Uma empresa de proteção próxima deve empregar apenas agentes titulares de um cartão profissional de Agente de Proteção Próxima (APR) ou de Agente Privado de Proteção de Pessoas (A3P) reconhecido pelo CNAPS.  

Para a obter, existem duas possibilidades: seguir uma formação em França, ou seguir uma formação no estrangeiro reconhecida em França (muito raro). Por outro lado, muitos agentes possuem-na por equivalência pelos seus estados de serviço no exército ou na polícia. Estas equivalências têm em conta a patente, as unidades de que fez parte o agente, as qualificações, o número de anos de serviço, etc.  

Se o futuro agente não possuir essas equivalências, deverá seguir uma formação de 250 horas em torno das técnicas de combate, dos aspetos legais da profissão, das técnicas próprias da proteção próxima, etc. 

O título francês de APR não é reconhecido no estrangeiro, exceto para certos países listados no site do CNAPS. Não é necessário possuir um cartão profissional em certos países, basta ser recrutado por CV por uma empresa que vai formar o agente internamente. 

Não se deve confundir agente de segurança privada (segurança de um local ou de uma infraestrutura) e os APR ou A3P (proteção de uma personalidade). O Agente Privado de Proteção de Pessoas não tem pausa ou quase e pode trabalhar até 12 horas seguidas. Uma pessoa é mais preciosa que um local, é por isso que a remuneração é ajustada em função. 

Num país seguro, a escolha do APR recairá antes sobre um físico imponente que vai dissuadir qualquer agressor pela sua estatura. Num país com criminalidade baixa, o poder de dissuasão é importante e pode ser suficiente. A defesa com as mãos livres é necessária se o porte de armas não for autorizado.

Por outro lado, num país de risco (em guerra ou com forte criminalidade armada), prescinde-se do físico imponente para se virar para operadores polivalentes. Uma experiência militar ou policial é favorável para estar à vontade com uma arma de fogo. Existem táticas típicas para a proteção próxima em meio hostil com evacuação em veículos, utilização de escudo, etc. É também necessário estar experiente em combate tático.

  

O armamento na Proteção Próxima 

  

Em França, um guarda-costas só pode estar armado em circunstâncias extremamente raras (agente de vigilância reforçada). Não existe estatuto de guarda-costas armado, apenas derrogações da Prefeitura concedidas caso a caso. No caso de uma derrogação, o agente terá então no seu local de trabalho uma arma que será autorizado a portar e a utilizar (arma de categoria B tipo pistola 9 mm). Se o agente for atirador desportivo, a derrogação pode prever a utilização da sua arma pessoal. Não se deve confundir o porte de uma arma (tê-la no cinto) e transportar uma arma (arrumada num cofre, sem munições carregadas, tudo num saco). 
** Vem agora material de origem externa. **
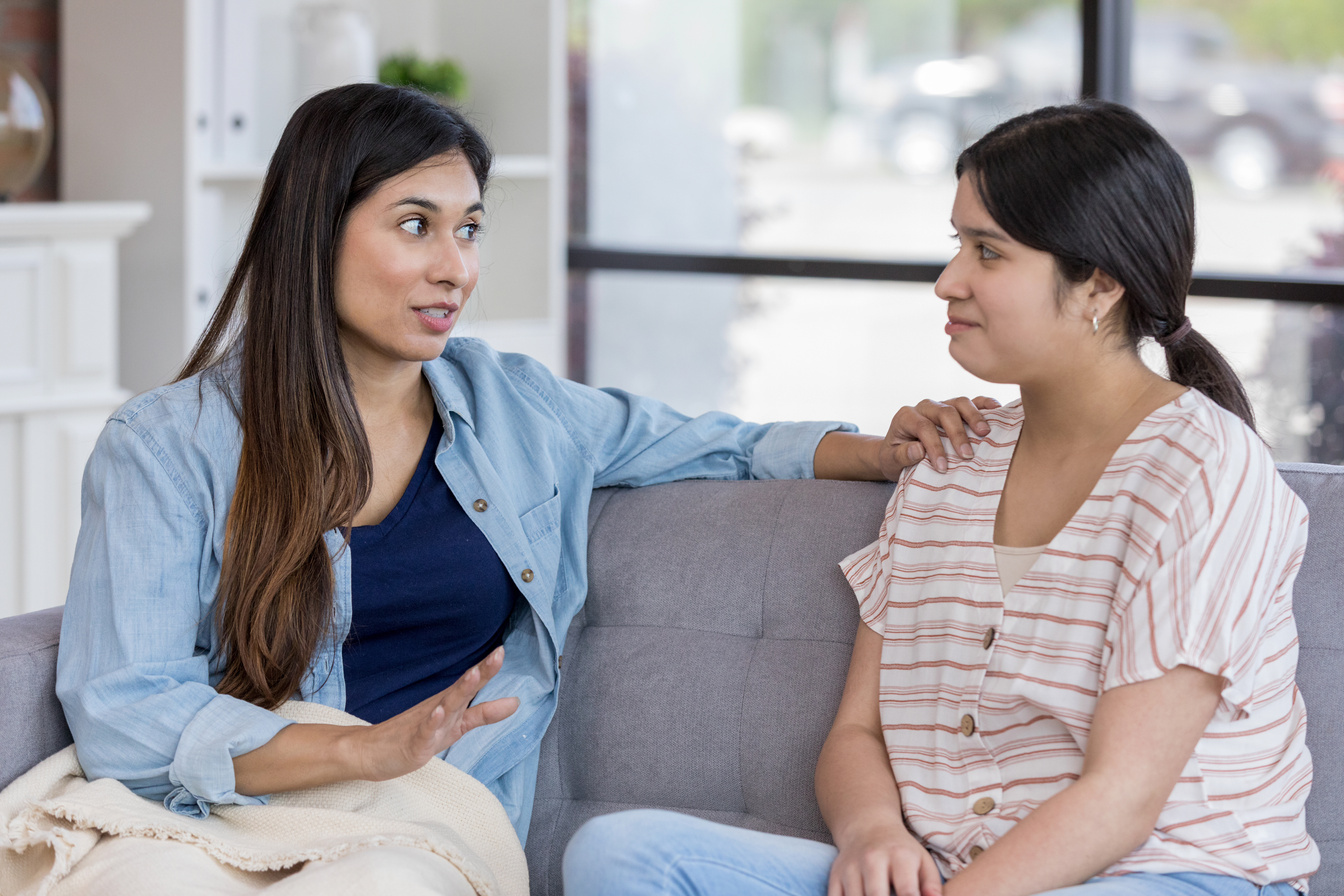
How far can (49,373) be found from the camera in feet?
9.10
Agentes franceses podem ser levados a intervir num país de risco. Nesse caso, podem estar armados de acordo com a regulamentação do país. 
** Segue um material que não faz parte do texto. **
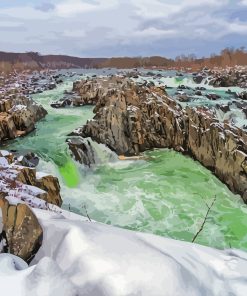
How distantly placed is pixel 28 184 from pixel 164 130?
282 inches

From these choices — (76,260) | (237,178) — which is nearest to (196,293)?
(76,260)

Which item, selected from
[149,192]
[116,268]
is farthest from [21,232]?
[149,192]

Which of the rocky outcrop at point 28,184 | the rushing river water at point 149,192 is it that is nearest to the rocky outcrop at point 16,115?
the rushing river water at point 149,192

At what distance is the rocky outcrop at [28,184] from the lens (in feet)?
14.0

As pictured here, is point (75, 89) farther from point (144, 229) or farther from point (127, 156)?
point (144, 229)

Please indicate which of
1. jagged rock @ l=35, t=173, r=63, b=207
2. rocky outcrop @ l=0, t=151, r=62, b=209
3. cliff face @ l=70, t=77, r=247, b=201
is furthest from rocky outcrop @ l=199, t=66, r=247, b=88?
jagged rock @ l=35, t=173, r=63, b=207

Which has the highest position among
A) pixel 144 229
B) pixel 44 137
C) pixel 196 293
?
pixel 196 293

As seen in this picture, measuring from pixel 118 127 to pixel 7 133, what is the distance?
10.4ft

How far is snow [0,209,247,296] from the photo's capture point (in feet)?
8.11

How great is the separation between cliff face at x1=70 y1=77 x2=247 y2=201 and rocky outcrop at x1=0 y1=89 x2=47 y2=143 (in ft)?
5.93

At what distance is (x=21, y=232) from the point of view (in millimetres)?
3127

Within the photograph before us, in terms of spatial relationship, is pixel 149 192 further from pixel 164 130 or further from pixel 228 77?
pixel 228 77

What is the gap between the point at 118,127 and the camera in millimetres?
11875

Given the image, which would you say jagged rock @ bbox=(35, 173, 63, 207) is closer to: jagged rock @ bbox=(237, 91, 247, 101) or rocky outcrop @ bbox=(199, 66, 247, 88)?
jagged rock @ bbox=(237, 91, 247, 101)
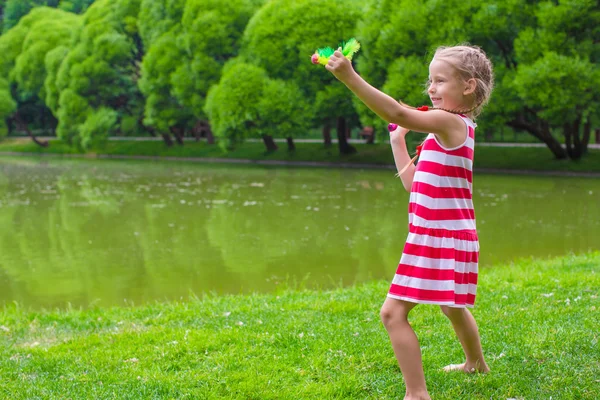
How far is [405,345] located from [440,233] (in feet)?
1.71

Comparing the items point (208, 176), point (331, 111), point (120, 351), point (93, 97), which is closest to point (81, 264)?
point (120, 351)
Os agentes titulares de um cartão que permite o exercício de atividade armada estão sujeitos a treinos anuais regulares (duas sessões de sete horas para as armas de categoria D e quatro sessões de uma hora para as armas de categoria B). Esta formação permitirá a renovação do cartão profissional. A formação inicial será realizada por organismos aprovados pelo CNAPS.